While legal analysts focus on landmark Supreme Court decisions each term, equally significant are the cases the Court declines to hear. These certiorari denials often reveal critical jurisprudential trends that shape litigation strategy and client outcomes.
Our attorneys examine three recent cert denials with far-reaching implications:
1. Peterson v. Minerva Surgical, Inc. (cert. denied February 2025): Arbitration Clauses Remain Enforceable Even in Whistleblower Retaliation Cases
The Court’s refusal to review Peterson v. Minerva Surgical reinforces the expanding reach of arbitration agreements—even in sensitive whistleblower retaliation claims. When Dan Peterson, a former area sales director, alleged retaliation for reporting corporate misconduct, his challenge to an unfavorable arbitration ruling met a swift end.
This denial highlights several consequential patterns:
- The continued absence of circuit splits regarding arbitration enforcement
- Federal courts’ nearly uniform deference to arbitration provisions
- The Court’s reluctance to establish whistleblower carve-outs from arbitration mandates
Despite compelling arguments from Lift Our Voices (co-founded by a prominent whistleblower) about how forced arbitration can silence employees and shield corporate misconduct, the Court moved decisively—just one month from distribution to denial. Peterson’s pro se status further illustrates the formidable challenges whistleblowers face when contesting arbitration outcomes.
2. Carter v. United States (cert. denied February 2025): Feres Doctrine Persists Despite Criticism
In February 2025, the Court declined to review Carter v. United States, rejecting an opportunity to reconsider the controversial Feres doctrine that immunizes the federal government from liability for service-related injuries to military personnel.
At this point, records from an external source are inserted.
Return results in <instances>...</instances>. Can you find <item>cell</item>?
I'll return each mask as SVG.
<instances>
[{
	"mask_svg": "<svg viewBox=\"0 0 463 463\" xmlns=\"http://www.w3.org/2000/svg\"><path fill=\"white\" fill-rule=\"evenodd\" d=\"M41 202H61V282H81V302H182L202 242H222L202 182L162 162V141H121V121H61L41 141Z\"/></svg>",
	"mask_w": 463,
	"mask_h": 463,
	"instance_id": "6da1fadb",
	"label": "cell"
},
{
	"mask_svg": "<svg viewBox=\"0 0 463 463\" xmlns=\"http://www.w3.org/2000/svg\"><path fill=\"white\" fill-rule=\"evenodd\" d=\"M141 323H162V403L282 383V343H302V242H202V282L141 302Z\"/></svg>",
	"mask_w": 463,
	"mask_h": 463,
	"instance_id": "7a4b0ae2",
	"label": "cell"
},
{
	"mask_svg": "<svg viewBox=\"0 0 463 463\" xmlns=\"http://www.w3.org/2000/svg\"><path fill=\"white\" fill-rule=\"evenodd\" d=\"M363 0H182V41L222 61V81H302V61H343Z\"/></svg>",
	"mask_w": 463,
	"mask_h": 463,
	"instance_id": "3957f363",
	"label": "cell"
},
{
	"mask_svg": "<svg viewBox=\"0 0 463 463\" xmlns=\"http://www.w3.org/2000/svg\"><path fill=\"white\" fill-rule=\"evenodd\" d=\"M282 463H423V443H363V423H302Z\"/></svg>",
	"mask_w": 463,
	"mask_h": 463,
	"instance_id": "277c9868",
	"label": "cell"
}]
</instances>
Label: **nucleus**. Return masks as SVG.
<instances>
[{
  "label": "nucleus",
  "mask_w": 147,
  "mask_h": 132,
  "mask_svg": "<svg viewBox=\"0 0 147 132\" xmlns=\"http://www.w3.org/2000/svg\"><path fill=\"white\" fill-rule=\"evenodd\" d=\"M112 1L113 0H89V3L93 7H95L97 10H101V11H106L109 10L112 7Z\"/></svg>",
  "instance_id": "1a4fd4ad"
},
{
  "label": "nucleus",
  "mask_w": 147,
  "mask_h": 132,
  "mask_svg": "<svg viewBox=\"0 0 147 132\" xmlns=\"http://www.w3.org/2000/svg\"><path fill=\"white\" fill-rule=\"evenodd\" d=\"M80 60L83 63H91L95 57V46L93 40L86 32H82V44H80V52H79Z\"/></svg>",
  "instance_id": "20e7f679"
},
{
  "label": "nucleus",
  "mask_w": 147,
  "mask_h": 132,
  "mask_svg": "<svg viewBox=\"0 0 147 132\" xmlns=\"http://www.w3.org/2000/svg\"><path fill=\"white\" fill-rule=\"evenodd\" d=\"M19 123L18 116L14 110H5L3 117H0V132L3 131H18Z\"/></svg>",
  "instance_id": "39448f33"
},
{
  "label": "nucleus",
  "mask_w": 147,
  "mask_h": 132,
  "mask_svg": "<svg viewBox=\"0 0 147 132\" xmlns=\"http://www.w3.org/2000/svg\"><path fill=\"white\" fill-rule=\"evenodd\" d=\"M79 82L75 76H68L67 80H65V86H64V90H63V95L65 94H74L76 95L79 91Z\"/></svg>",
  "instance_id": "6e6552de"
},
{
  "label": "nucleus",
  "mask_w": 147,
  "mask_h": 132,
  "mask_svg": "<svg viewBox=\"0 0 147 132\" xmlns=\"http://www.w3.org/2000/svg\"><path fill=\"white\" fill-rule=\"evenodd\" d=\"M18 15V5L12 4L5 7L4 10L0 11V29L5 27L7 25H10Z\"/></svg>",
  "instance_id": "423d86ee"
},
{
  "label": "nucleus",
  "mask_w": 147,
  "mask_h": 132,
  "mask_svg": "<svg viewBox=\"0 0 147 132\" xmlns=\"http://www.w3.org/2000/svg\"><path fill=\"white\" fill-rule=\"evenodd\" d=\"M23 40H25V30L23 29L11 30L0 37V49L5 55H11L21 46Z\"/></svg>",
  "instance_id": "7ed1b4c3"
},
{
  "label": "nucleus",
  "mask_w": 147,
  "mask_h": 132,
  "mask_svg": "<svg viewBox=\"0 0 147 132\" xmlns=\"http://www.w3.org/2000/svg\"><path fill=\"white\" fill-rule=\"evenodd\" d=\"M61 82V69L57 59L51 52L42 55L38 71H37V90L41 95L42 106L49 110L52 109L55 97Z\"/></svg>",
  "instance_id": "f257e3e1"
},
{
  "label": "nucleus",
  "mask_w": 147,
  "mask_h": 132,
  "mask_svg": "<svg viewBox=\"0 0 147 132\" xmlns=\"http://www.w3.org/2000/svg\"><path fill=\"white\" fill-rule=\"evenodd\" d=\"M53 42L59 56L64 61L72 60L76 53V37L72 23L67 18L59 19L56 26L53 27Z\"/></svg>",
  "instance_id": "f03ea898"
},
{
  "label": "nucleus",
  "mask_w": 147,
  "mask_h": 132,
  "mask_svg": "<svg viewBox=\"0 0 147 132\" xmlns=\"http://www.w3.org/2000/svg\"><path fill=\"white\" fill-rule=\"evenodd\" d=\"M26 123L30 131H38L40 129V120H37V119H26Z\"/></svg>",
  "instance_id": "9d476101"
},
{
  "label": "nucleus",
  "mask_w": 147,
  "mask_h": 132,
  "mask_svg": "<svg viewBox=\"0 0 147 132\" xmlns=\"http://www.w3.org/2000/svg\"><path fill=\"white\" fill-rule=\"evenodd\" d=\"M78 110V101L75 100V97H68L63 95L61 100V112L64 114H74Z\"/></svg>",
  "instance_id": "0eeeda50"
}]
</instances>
Petitioner Ryan Carter sought relief after being paralyzed following spine surgery at Walter Reed while on inactive duty status. His case presented a compelling opportunity to narrow Feres without undermining military discipline—the doctrine’s traditional justification.
Justice Thomas’s extraordinary 14-page dissent characterized Feres as “incoherent,” “unjust,” and a “judicial failure.” His forceful critique signals growing discomfort with the doctrine’s broad application, particularly in medical contexts not implicating battlefield decisions or chain-of-command concerns.
3. Consumers’ Research v. Consumer Product Safety Commission (cert. denied October 21, 2024): Certain Independent Agencies Stay Intact, For Now
In Consumers’ Research the Supreme Court declined to hear a challenge to the independence of the Consumer Product Safety Commission (CPSC), a small federal agency run by a bipartisan group of commissioners.
By law, the President can only remove the CPSC’s commissioners for serious misconduct, not for policy disagreements. The challengers argued this setup was unconstitutional, saying the President should have more control over agency leadership. But the Fifth Circuit upheld the current structure of the agency, relying on precedent that gives Congress some power to protect leaders of multi-member agencies from removal.
The Court’s decision not to take the case isn’t surprising. The Court had very recently decided two similar cases concerning the independence of federal agencies. Despite some differences from those recent decisions, Consumers’ Research also presented plaintiffs who weren’t directly regulated by the agency, no split among lower courts, and the risk of upending the structure of many similar federal agencies.
Still, this issue isn’t going away. A related case, Trump v. Wilcox, raises similar questions about the President’s removal power—and has already drawn attention from the Court. Wilcox also involves questions of federal courts’ injunctive authority, which may add to (or ultimately explain) the Court’s interest in the case. Nevertheless, how the Justices handle Wilcox may give a clearer signal about the future of independent agencies.